Inter-Rater Reliability Using SAS

The primary objective of this book is to show practitioners simple step-by-step approaches for organizing rating data, creating SAS datasets, and using appropriate SAS procedures, or special SAS macro programs to compute various inter-rater reliability coefficients. The author always starts with a brief and non-mathematical description of the agreement coefficients used in this book, before showing how they are calculated with SAS. The non-mathematical description of these coefficients is done using simple numeric examples to show their functionality. The author offers practical SAS solutions for 2 raters as well as for 3 raters and more.

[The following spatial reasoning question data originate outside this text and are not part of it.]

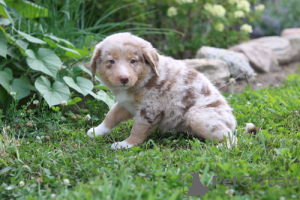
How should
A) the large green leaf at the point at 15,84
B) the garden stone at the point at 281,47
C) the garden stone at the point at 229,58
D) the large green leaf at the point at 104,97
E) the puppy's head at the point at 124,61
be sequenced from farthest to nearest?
the garden stone at the point at 281,47 < the garden stone at the point at 229,58 < the large green leaf at the point at 104,97 < the large green leaf at the point at 15,84 < the puppy's head at the point at 124,61

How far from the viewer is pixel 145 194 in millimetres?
2572

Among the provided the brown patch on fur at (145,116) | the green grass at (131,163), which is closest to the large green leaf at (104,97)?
the green grass at (131,163)

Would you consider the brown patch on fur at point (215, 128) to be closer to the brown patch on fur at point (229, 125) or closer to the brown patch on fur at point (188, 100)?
the brown patch on fur at point (229, 125)

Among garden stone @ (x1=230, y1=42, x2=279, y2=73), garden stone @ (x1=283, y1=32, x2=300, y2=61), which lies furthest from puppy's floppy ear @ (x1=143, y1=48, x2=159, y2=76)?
garden stone @ (x1=283, y1=32, x2=300, y2=61)

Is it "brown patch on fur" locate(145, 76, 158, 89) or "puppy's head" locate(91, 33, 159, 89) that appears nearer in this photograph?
"puppy's head" locate(91, 33, 159, 89)

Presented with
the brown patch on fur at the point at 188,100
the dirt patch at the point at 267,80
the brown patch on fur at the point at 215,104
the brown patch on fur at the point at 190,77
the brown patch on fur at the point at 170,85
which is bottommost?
the dirt patch at the point at 267,80

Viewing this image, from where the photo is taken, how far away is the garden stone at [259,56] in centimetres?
752

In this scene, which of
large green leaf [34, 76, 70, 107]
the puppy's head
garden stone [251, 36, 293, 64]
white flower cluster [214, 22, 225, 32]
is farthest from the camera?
garden stone [251, 36, 293, 64]

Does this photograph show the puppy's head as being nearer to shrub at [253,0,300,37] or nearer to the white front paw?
the white front paw

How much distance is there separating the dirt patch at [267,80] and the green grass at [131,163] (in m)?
2.27

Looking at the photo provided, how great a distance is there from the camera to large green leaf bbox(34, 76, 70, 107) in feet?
14.1

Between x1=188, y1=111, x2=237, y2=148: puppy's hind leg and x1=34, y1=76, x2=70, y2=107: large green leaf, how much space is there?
5.41 feet

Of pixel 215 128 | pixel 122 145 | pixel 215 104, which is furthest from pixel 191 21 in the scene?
pixel 122 145

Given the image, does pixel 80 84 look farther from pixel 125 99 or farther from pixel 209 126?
pixel 209 126
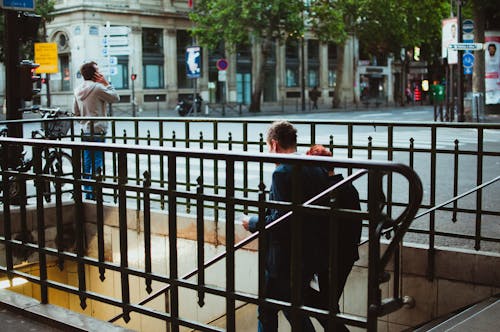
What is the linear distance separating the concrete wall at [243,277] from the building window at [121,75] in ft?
123

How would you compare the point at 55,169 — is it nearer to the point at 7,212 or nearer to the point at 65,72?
the point at 7,212

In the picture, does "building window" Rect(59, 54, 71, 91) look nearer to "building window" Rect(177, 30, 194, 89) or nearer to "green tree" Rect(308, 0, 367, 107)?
"building window" Rect(177, 30, 194, 89)

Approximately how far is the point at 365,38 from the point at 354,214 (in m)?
53.2

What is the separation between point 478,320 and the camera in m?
5.03

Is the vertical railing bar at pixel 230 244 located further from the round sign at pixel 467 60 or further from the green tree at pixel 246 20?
the green tree at pixel 246 20

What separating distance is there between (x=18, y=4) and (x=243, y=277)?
191 inches

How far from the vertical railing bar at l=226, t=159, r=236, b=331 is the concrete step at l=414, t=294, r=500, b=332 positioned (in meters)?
1.75

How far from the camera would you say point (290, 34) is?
43938 mm

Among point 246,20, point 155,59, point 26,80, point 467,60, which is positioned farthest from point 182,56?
point 26,80

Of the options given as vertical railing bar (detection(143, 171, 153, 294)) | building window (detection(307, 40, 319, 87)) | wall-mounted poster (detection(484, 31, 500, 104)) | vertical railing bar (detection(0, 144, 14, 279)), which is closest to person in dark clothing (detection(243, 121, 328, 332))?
vertical railing bar (detection(143, 171, 153, 294))

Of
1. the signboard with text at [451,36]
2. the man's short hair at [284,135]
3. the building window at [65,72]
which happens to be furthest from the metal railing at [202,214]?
the building window at [65,72]

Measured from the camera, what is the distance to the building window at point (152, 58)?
4947 centimetres

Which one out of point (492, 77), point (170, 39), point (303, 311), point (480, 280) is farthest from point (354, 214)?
point (170, 39)

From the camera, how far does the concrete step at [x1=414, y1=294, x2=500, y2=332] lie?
4.87 m
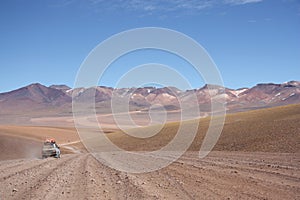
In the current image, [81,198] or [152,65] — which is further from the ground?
[152,65]

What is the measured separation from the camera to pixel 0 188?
14.3 meters

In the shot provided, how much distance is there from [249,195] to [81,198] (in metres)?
4.96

The FREQ procedure of SAS offers the calculation of Cohen's Kappa as an option, when the number of raters is limited to 2. The introduction of this feature is without doubt a very welcome addition to the system. But in addition to offering only Kappa as the only agreement coefficient, the use of FREQ to compute Kappa is full of pitfalls that could easily lead a careless practitioner to wrong results. For example, if one rater does not use one category that another rater has used, SAS does not compute any Kappa at all. This problem is referred to in chapter 1 as the unbalanced-table issue. Even more seriously, if both raters use the same number of different categories, SAS will produce "very wrong" results, because the FREQ procedure will be matching wrong categories to determine agreement. This issue is referred to in chapter 1 as the "Diagonal Issue." There are actually a few other potentially serious problems with weighted Kappa that the author has identified. They are all clearly documented in this book, and a plan for resolving each of them is proposed.